Announcement Icon Online training class for Clinical SAS programming starting soon. Click here for details.

Merging datasets


SAS code

data SEX;
infile datalines dlm='|' dsd missover;
input Name : $8. Sex : $1.;
label ;
format ;
datalines4;
Alfred|M
Henry|M
Mary|F
;;;;
run;

data AHW;
infile datalines dlm='|' dsd missover;
input Name : $8. Age : best32. Height : best32. Weight : best32.;
label ;
format ;
datalines4;
Alfred|14|69|112.5
Henry|14|63.5|102.5
James|12|57.3|83
;;;;
run;

*------------------------------------------------------------------------------;
*full join;
*------------------------------------------------------------------------------;

data full;
    merge sex ahw;
    by name;
run;


*------------------------------------------------------------------------------;
*left join;
*------------------------------------------------------------------------------;

data left;
    merge sex(in=a) ahw;
    by name;
    if a ;
run;


*------------------------------------------------------------------------------;
*right join;
*------------------------------------------------------------------------------;

data right;
    merge sex ahw(in=b);
    by name;
    if b ;
run;

*------------------------------------------------------------------------------;
*inner join;
*------------------------------------------------------------------------------;

data inner;
    merge sex(in=a) ahw(in=b);
    by name;
    if a and b;
run;

SAS code description

These SAS code snippets demonstrate different types of joins performed on the "sex" and "ahw" datasets. Each join combines the datasets based on a common variable, "name," and creates a new dataset with the merged data.

Full Join: The "full" dataset is created by merging the "sex" and "ahw" datasets using the merge statement and the by statement with the "name" variable. This results in a full join, where all observations from both datasets are included in the merged dataset.

Left Join: The "left" dataset is created by merging the "sex" dataset (specified as "sex(in=a)") with the "ahw" dataset using the merge statement and the by statement with the "name" variable. The if a statement filters the resulting merged dataset to include only the observations from the left dataset, ensuring a left join.

Right Join: The "right" dataset is created by merging the "sex" dataset with the "ahw" dataset (specified as "ahw(in=b)") using the merge statement and the by statement with the "name" variable. The if b statement filters the resulting merged dataset to include only the observations from the right dataset, ensuring a right join.

Inner Join: The "inner" dataset is created by merging the "sex" dataset (specified as "sex(in=a)") with the "ahw" dataset (specified as "ahw(in=b)") using the merge statement and the by statement with the "name" variable. The if a and b statement filters the resulting merged dataset to include only the observations present in both datasets, resulting in an inner join.

R code


library(tidyverse)

sex<-tribble(
~Name,~Sex,
"Alfred","M",
"Henry","M",
"Mary","F",
)

ahw<-tribble(
~Name,~Age,~Height,~Weight,
"Alfred",14,69,112.5,
"Henry",14,63.5,102.5,
"James",12,57.3,83,
)

full<-full_join(sex,ahw,by="Name")

left<-left_join(sex,ahw,by="Name")

right<-right_join(sex,ahw,by="Name")

inner<-inner_join(sex,ahw,by="Name")

R code description

These R Tidyverse code snippets demonstrate different types of joins performed on the "sex" and "ahw" data frames using the dplyr package functions.

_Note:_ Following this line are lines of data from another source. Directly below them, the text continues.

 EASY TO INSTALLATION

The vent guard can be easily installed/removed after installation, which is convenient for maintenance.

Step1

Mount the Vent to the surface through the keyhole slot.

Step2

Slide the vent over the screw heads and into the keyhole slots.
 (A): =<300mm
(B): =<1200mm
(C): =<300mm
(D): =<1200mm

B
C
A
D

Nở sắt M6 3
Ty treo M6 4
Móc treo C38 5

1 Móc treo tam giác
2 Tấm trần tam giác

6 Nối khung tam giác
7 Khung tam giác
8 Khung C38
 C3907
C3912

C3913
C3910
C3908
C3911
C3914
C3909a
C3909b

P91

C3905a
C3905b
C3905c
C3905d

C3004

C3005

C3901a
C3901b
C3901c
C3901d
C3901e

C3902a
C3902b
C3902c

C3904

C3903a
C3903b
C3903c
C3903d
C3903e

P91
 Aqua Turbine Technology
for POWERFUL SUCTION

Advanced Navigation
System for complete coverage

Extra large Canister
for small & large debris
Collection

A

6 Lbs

Each join combines the data frames based on a common variable, "Name," and creates a new data frame with the merged data.

Full Join: The full_join function is used to perform a full join on the "sex" and "ahw" data frames based on the "Name" variable. The resulting data frame, "full," contains all observations from both data frames, matching observations where possible and filling in missing values with NA.

Left Join: The left_join function is used to perform a left join on the "sex" and "ahw" data frames based on the "Name" variable. The resulting data frame, "left," includes all observations from the "sex" data frame and matching observations from the "ahw" data frame. Observations that do not have a match in the "ahw" data frame will have missing values for the "ahw" variables.

Right Join: The right_join function is used to perform a right join on the "sex" and "ahw" data frames based on the "Name" variable. The resulting data frame, "right," includes all observations from the "ahw" data frame and matching observations from the "sex" data frame. Observations that do not have a match in the "sex" data frame will have missing values for the "sex" variables.

Inner Join: The inner_join function is used to perform an inner join on the "sex" and "ahw" data frames based on the "Name" variable. The resulting data frame, "inner," includes only the observations that have a matching "Name" in both data frames.